Last week, with the April 14 passing of English actor, director, and theater archivist Murray Melvin at the age of 90, the world lost a queer cinema icon.
If you feel bad for wondering, “Who’s that?”, don’t worry. Although the film with which he made his name – “A Taste of Honey,” directed by British New Wave filmmaker Tony Richardson –was an acclaimed and popular award-winner when it was released in 1961, it’s likely only familiar to the most ardent cinema buffs today, especially among younger generations; and though Melvin remained a familiar fixture of the London theater world and made several significant further film and television appearances, his fame outside the UK was limited – so you’re easily pardoned for not knowing who he was.

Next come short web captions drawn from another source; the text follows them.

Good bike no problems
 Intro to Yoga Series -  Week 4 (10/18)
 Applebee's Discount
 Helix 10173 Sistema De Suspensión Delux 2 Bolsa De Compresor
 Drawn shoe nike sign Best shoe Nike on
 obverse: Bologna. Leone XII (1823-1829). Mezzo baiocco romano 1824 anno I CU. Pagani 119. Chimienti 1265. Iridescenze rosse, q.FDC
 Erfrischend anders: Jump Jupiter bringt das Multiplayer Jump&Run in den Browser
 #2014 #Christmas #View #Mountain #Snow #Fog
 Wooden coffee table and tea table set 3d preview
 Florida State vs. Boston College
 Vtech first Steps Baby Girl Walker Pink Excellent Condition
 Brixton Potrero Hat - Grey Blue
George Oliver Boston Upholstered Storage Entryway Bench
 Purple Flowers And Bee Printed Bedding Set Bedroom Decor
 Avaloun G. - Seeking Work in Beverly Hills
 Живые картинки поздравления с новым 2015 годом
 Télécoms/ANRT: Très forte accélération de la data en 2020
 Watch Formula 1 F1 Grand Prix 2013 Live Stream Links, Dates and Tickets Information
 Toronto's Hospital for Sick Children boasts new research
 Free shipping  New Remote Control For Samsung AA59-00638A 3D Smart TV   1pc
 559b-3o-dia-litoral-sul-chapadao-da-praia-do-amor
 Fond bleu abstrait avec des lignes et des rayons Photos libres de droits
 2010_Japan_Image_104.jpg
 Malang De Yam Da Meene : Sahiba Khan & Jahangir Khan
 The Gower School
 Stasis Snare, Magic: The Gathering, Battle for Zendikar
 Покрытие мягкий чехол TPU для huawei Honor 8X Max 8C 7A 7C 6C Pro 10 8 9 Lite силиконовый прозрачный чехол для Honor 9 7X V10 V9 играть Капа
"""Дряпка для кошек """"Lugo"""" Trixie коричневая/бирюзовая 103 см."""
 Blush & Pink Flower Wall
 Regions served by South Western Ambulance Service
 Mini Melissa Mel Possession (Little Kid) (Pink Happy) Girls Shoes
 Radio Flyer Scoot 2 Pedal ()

Yet while popular memory may have moved on from the era in which “A Taste of Honey” made waves on both sides of the Atlantic, its historical importance – not just as a milestone of queer inclusion on the screen, but as a seminal work in a major art-and-cultural movement – still looms large.
Based on a 1958 play by Shelagh Delaney, it was part of an aesthetic wave in Britain known as “Kitchen Sink Realism” (or alternatively, the “Angry Young Man” movement, though in this case both the writer and the lead character were female), which focused on the gritty lives and hardships of the working class to explore the social ills and inequities of British society.